Nella Siberia meridionale, il treno corre per oltre duecento chilometri lungo l’immenso lago Bajkal. Un lago dalle profondità infinite. I suoi abissi sono i più profondi al mondo e scendono fino a oltre mille e seicento metri. Proprio questo fu l’ultimo tratto che venne costruito della ferrovia. Il più difficile di tutti. Le montagne alte oltre duemila metri, il lago ghiacciato e le tempeste improvvise. Si pensò di evitare di costruire la ferrovia e per alcuni anni si provò a trasportare il treno su un gigantesco ferry boat. L’impresa non riuscì.

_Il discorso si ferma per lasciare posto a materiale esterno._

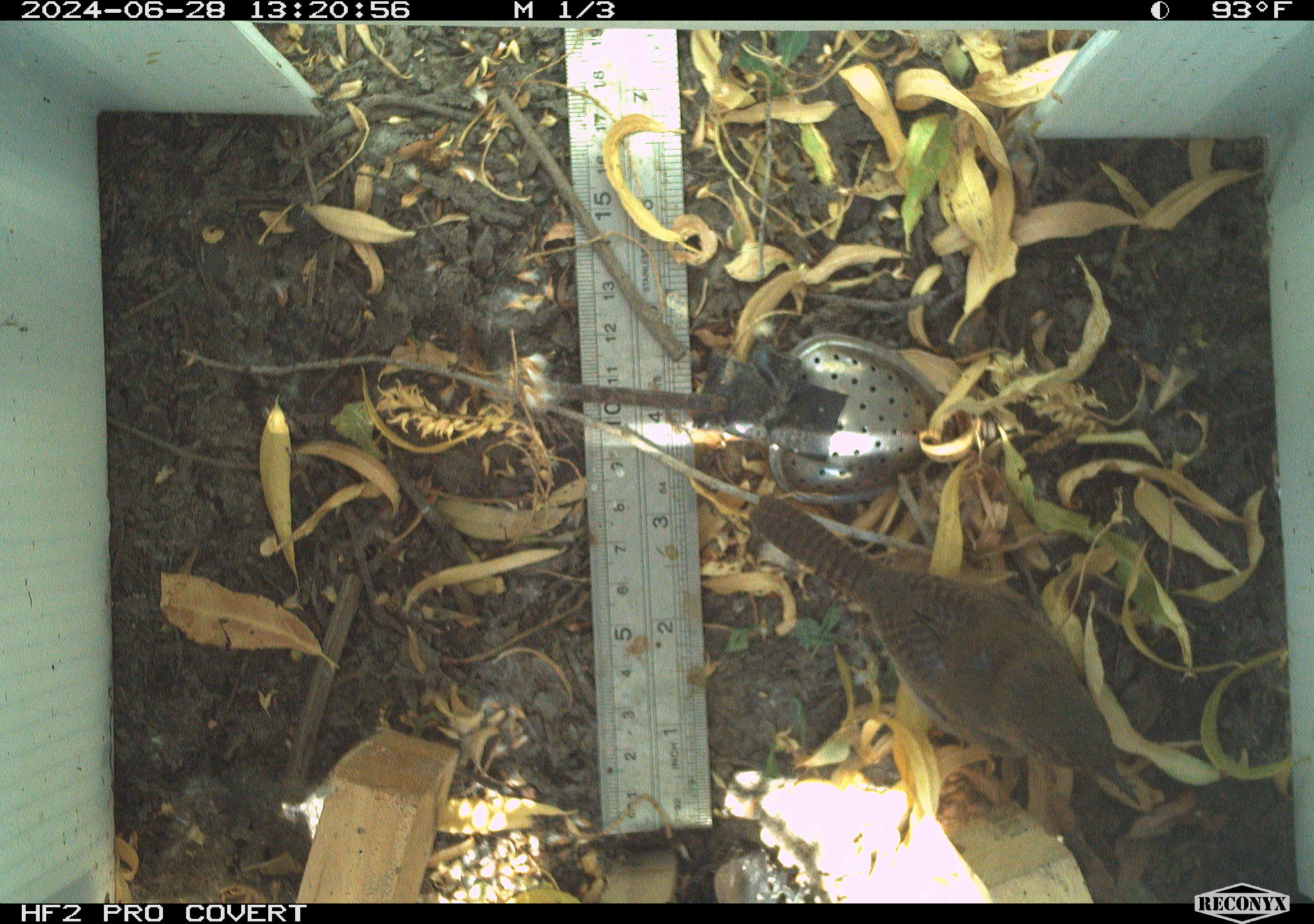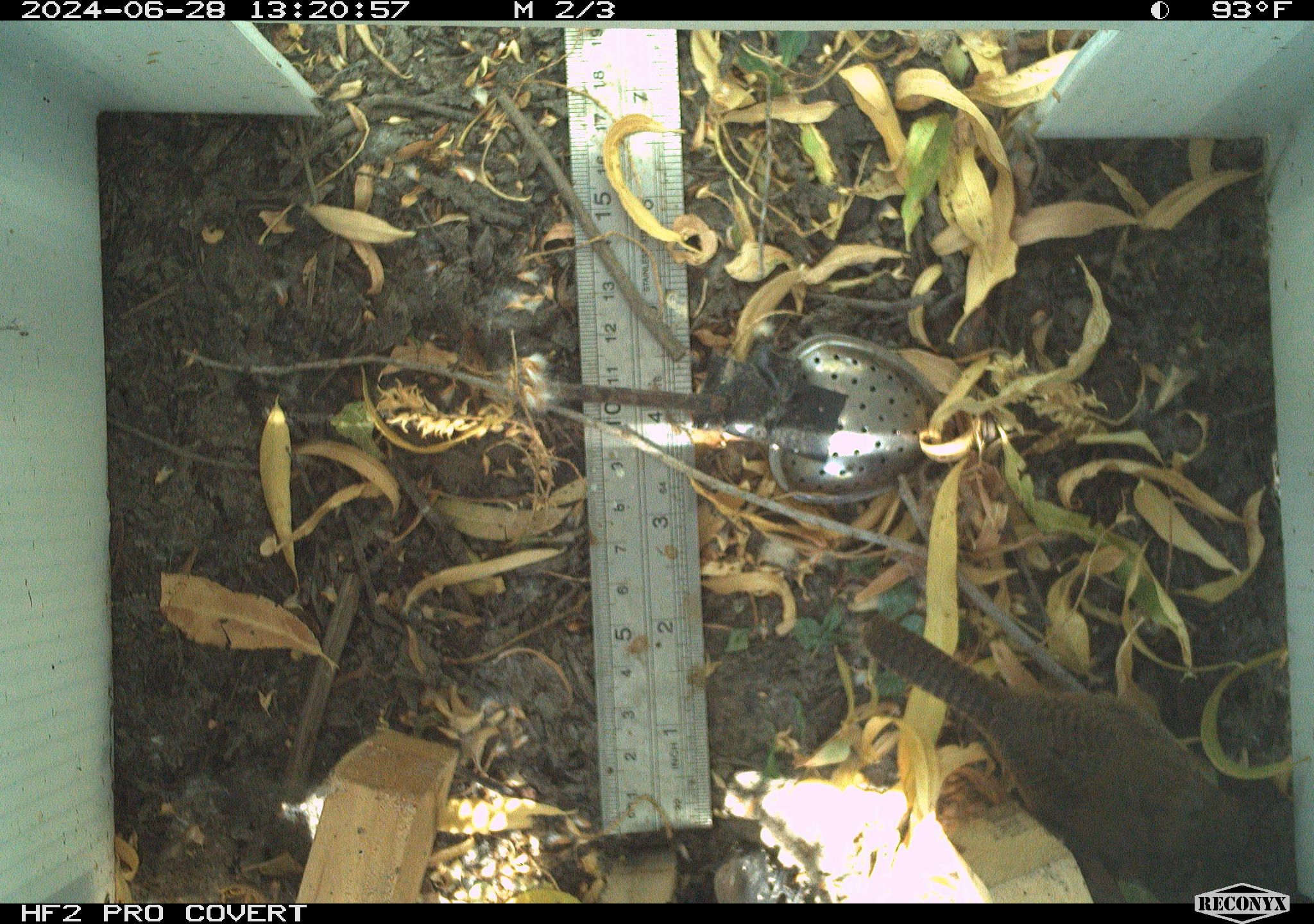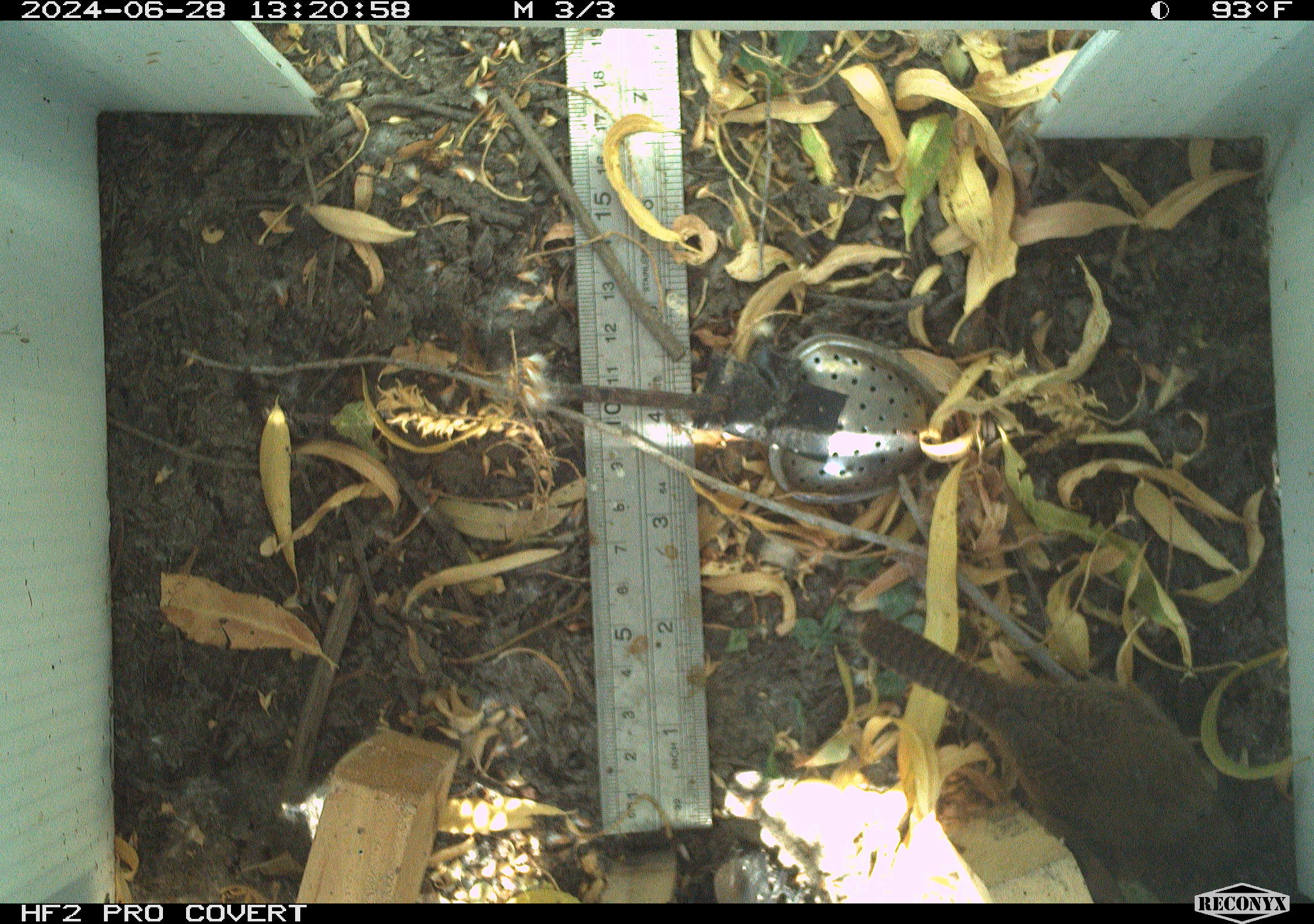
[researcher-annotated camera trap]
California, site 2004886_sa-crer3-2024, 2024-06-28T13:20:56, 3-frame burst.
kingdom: Animalia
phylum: Chordata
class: Aves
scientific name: Aves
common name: bird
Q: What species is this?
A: Bird (Aves).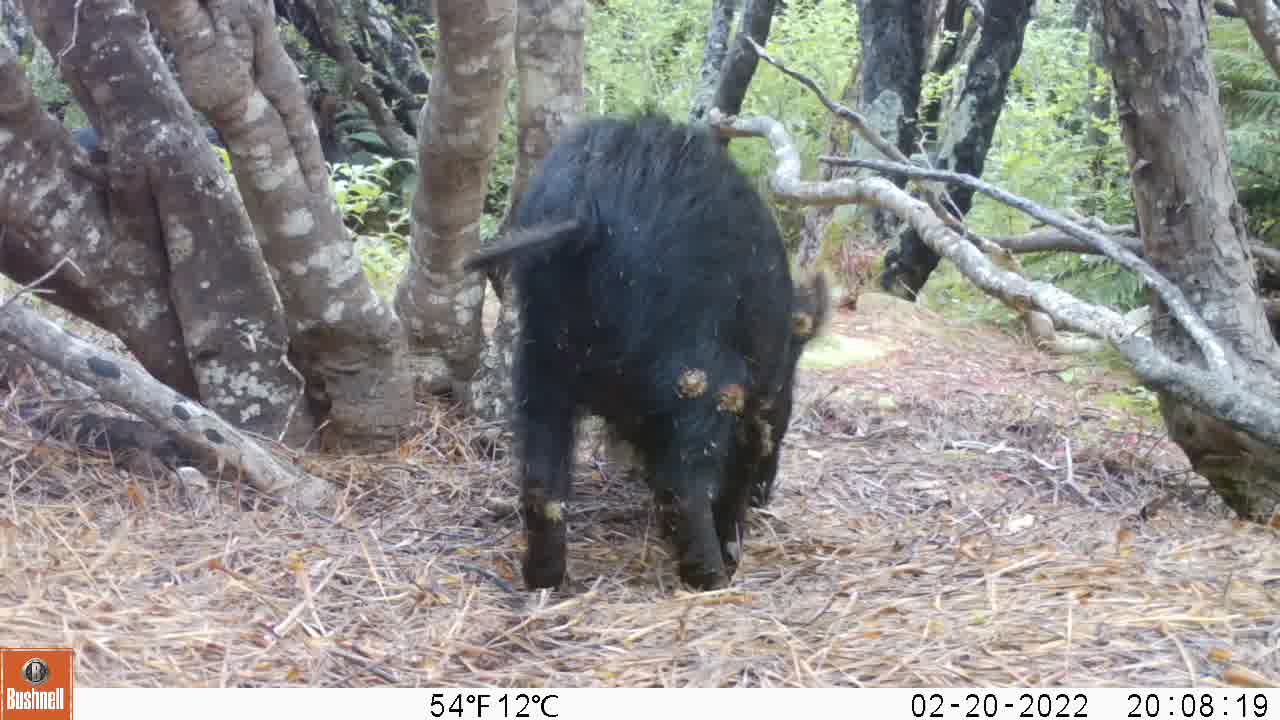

Alla fine la ferrovia venne costruita e i tunnel aperti con piccozze e candelotti. Kapuściński, il lago Bajkal non riuscì a vederlo. Neppure per un istante. Ci passò di notte e, nel finestrino, riuscì a cogliere solo una macchia nera.
Il treno arriva nella capitale della Siberia, Novosibirsk. La città all’inizio era sorta come semplice centro per la costruzione dell’immensa ferrovia. Oggi è il maggiore polo culturale della Siberia e ci sono oltre un milione e quattrocentomila di abitanti. Da qui mancano ancora 3303 chilometri a Mosca e tre giorni di viaggio. Per Kapuściński, a questo punto, la cosa più difficile da sopportare fu lo sferragliare delle ruote. Nel fracasso, notò Kapuściński, «ci si è imprigionati dentro come in una gabbia sgangherata e traballante».
Oggi la Transiberiana pare un grande mercato. Tutto si vende e tutto si compra. Anche qui le distese sono infinite e l’anima profonda della Russia pare sfuggire. Persino a Kapuściński: «La Russia è sì uno spazio vasto e sconfinato, ma questa sua grandezza risulta così schiacciante da mozzare il fiato e impedire il respiro». Solo quando Kapuściński si avvicina alla stazione Jaroslavskij è preso da una specie di sollievo.
La Transiberiana è un’impresa paradossale. Fu voluta strenuamente dallo zar Alessandro III e poi dal figlio Nicola II. Ma venne completata solo nel 1916 quando l’impero implose.Si dice che la rivoluzione d’ottobre venne decisa, in quei giorni, durante un viaggio di sette giorni a bordo di un treno che nel 1917 proveniva da Zurigo e andava verso Pietroburgo. Su quel treno c’era Lenin.
Qualche anno dopo l’implosione dell’altro impero comunista avvenuta nel 1989, cinque anni dopo la caduta del muro di Berlino, Aleksandr Solzenicyn esule dal 1974, arrivò dagli Stati Uniti a bordo di un aereo fino a Vladivostok. Da qui Solzenicyn percorse tutta la Russia a bordo della Transiberiana in un andare lento senza tappe predefinite. Tutti i deportati lo salutavano alzando una rosa. Alla conferenza stampa poco prima di partire, Solzenicyn disse di volere fare quel viaggio per capire cosa era successo alla Russia e al suo popolo. Concluse dicendo di volere vedere la Siberia perché fino ad allora l’aveva vista «solo dal finestrino di un vagone di prigionieri».